At this point, you'll have a fully functional EKS cluster with Longhorn distributed storage and IRIS deployment installed.  You can get back to the previous article and attempt to do all sorts of damage to the cluster and IRIS deployment, just to see how the system repairs itself. Look at the Simulate the Failure section.

Bonus #1 IRIS on ARM

IRIS EKS and Longhorn all do support ARM architecture, so we can deploy the same configuration using AWS Graviton 2 instances, based on the ARM architecture.

All you need is to change the instance type for EKS nodes to 'm6g' family and IRIS image to the ARM-based.

eksctl create cluster \
--name my-cluster-arm \
--node-type m6g.2xlarge \
--nodes 3 \
--node-volume-size 500 \
--region us-east-1

tldr.yaml

containers:
#- image: store/intersystems/iris-community:2020.4.0.524.0
- image: store/intersystems/irishealth-community-arm64:2020.4.0.524.0
name: iris

Or just use:

kubectl apply -f https://github.com/antonum/ha-iris-k8s/raw/main/tldr-iris4h-arm.yaml

That's it! You got yourself IRIS Kubernetes cluster, running on ARM platform.

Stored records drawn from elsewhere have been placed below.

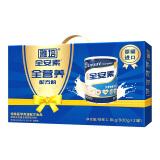 雅培(Abbott) 全安素 全营养配方粉礼盒装 900g*2桶 蛋白粉 维生素 278元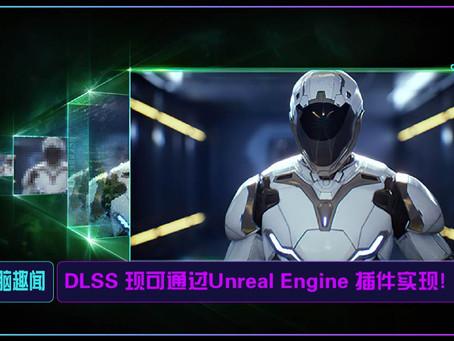 DLSS 现可通过Unreal Engine 插件实现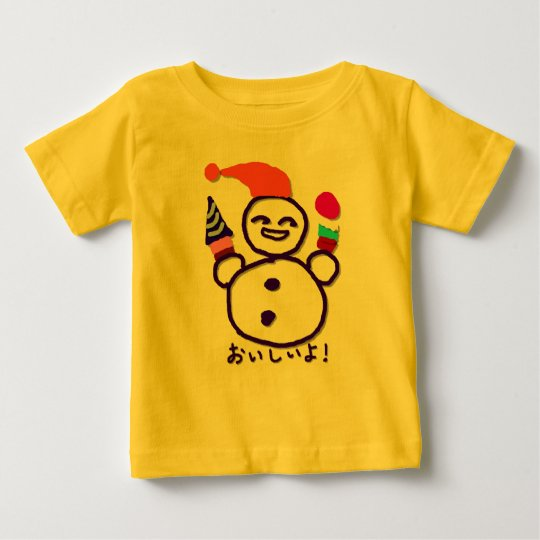 It is tasty baby T-Shirt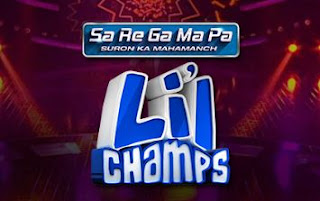 Winners of Sa Re Ga Ma Pa L'il Champs 2017 on Zee TV | Music Reality show in Hindi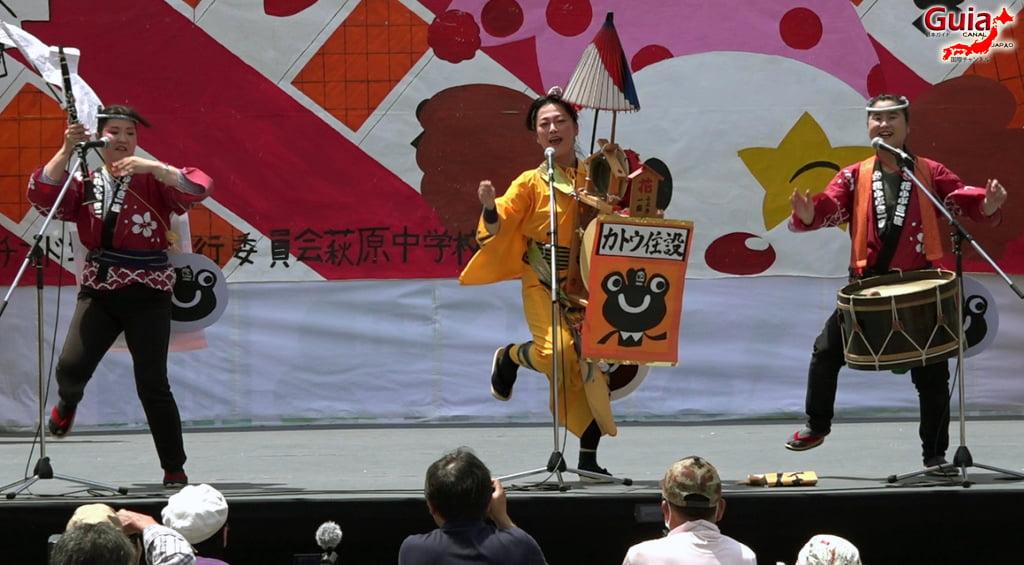 Festival de Hagiwara Chindon 4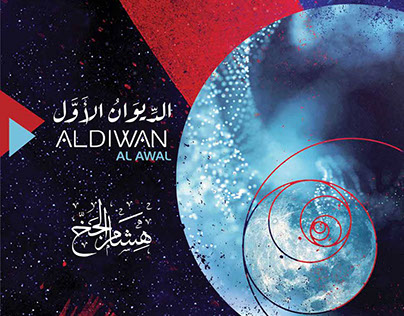 AL Diwan alawal hisham al gakh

Bonus #2 - Backup and Restore

One frequently overlooked part of the production-grade architecture is the ability to create backups of your database and quickly restore and/or clone these when needed.

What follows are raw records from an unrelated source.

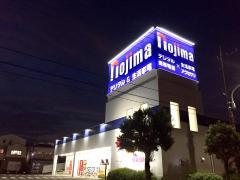 ノジマ 東所沢店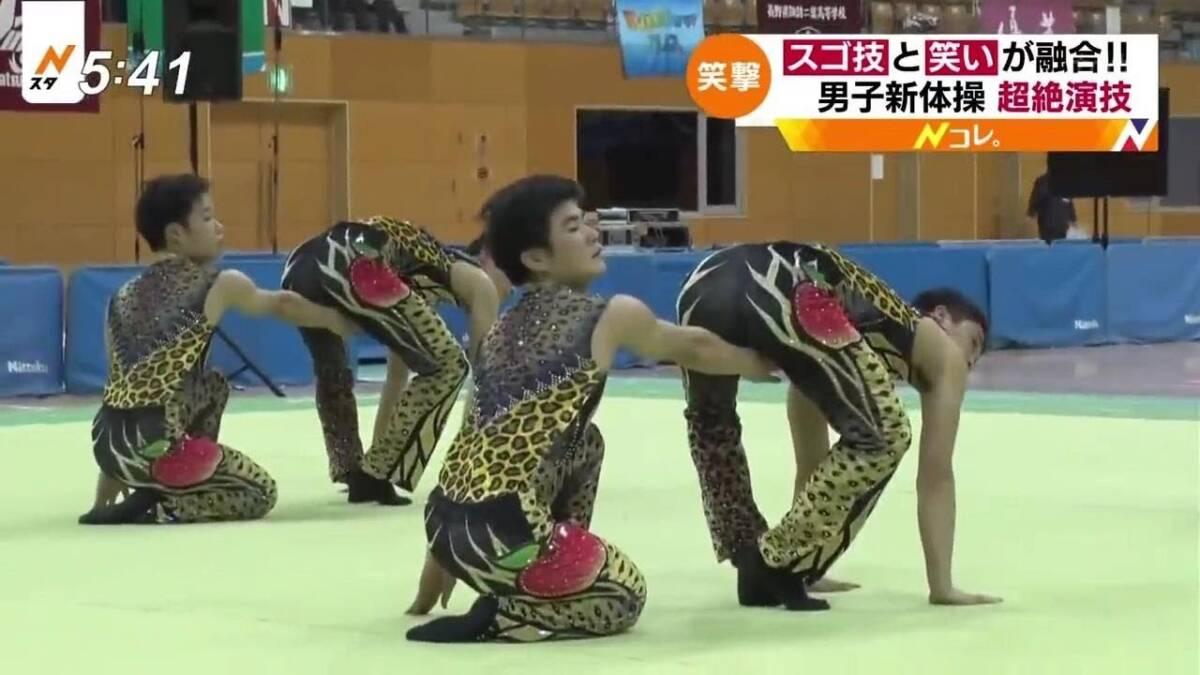 【 爆笑ダンス 】 鹿児島実業男子新体操部 2018 新作 コミカルなダンスを披露!
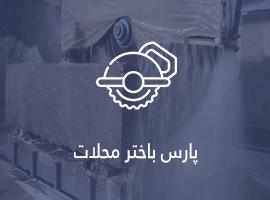 پارس باختر محلات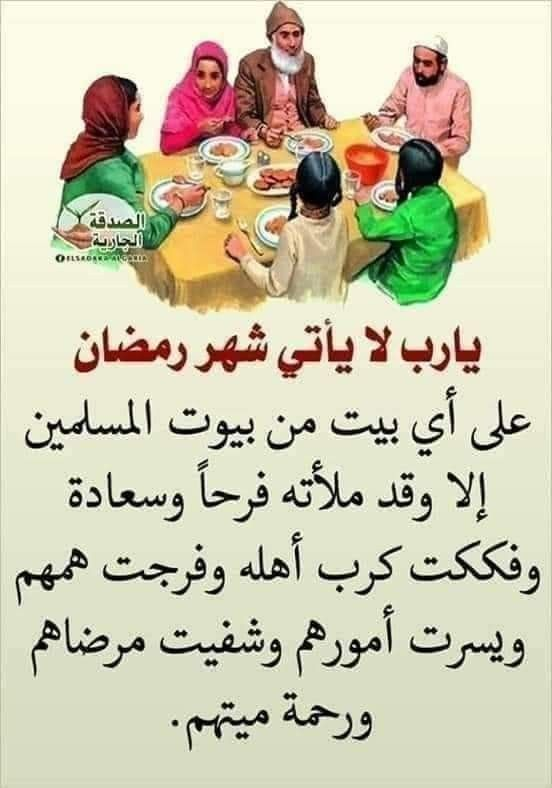 Pin By The Noble Quran On شهر رمضان In 2021 Ramadan Mario Characters My Favorite Things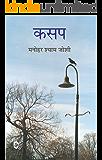 Kasap (Hindi Edition)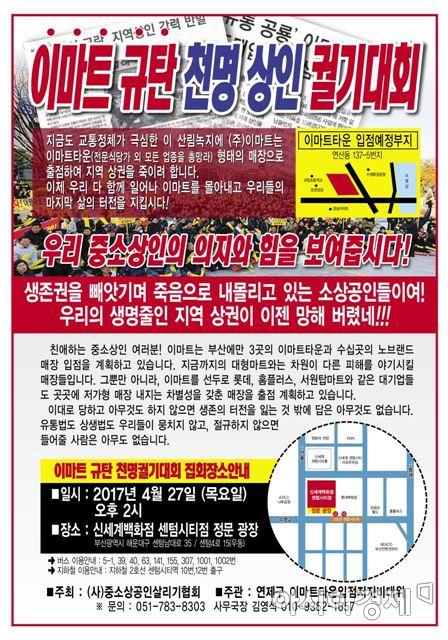 부산 중소상공인살리기협회가 지난달 27일 연 이마트 규탄 집회의 포스터(아시아경제 DB)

In Kubernetes, the common way to do it is using Persistent Volume Snapshots.

First - you need to install all the required k8s components:

#Install CSI Snapshotter and CRDs

kubectl apply -n kube-system -f https://raw.githubusercontent.com/kubernetes-csi/external-snapshotter/master/client/config/crd/snapshot.storage.k8s.io_volumesnapshotcontents.yaml
kubectl apply -n kube-system -f https://github.com/kubernetes-csi/external-snapshotter/raw/master/client/config/crd/snapshot.storage.k8s.io_volumesnapshotclasses.yaml
kubectl apply -n kube-system -f https://raw.githubusercontent.com/kubernetes-csi/external-snapshotter/master/client/config/crd/snapshot.storage.k8s.io_volumesnapshots.yaml
kubectl apply -n kube-system -f https://raw.githubusercontent.com/kubernetes-csi/external-snapshotter/master/deploy/kubernetes/snapshot-controller/setup-snapshot-controller.yaml
kubectl apply -n kube-system -f https://raw.githubusercontent.com/kubernetes-csi/external-snapshotter/master/deploy/kubernetes/snapshot-controller/rbac-snapshot-controller.yaml

Next - configure S3 bucket credentials for Longhorn (see detailed instructions):

#Longhorn backup target s3 bucket and credentials longhorn would use to access that bucket
#See https://longhorn.io/docs/1.1.0/snapshots-and-backups/backup-and-restore/set-backup-target/ for manual setup instructions
longhorn_s3_bucket=longhorn-backup-123xx #bucket name should be globally unique, unless you want to reuse existing backups and credentials
longhorn_s3_region=us-east-1
longhorn_aws_key=AKIAVHCUNTEXAMPLE
longhorn_aws_secret=g2q2+5DVXk5p3AHIB5m/Tk6U6dXrEXAMPLE

The following command would pick up the environment variables from the previous step and use them to configure Longhorn Backup

#configure Longhorn backup target and credentials

cat <<EOF | kubectl apply -f -
apiVersion: longhorn.io/v1beta1
kind: Setting
metadata:
 name: backup-target
 namespace: longhorn-system
value: "s3://$longhorn_s3_bucket@$longhorn_s3_region/" # backup target here
---
apiVersion: v1
kind: Secret
metadata:
 name: "aws-secret"
 namespace: "longhorn-system"
 labels:
data:
 # echo -n '<secret>' | base64
 AWS_ACCESS_KEY_ID: $(echo -n $longhorn_aws_key | base64)
 AWS_SECRET_ACCESS_KEY: $(echo -n $longhorn_aws_secret | base64)
---
apiVersion: longhorn.io/v1beta1
 kind: Setting
metadata:
 name: backup-target-credential-secret
 namespace: longhorn-system
value: "aws-secret" # backup secret name here
EOF

It might seem a lot, but it essentially tells Longhorn to use a specific S3 bucket with the specified credentials to store the content of the backups.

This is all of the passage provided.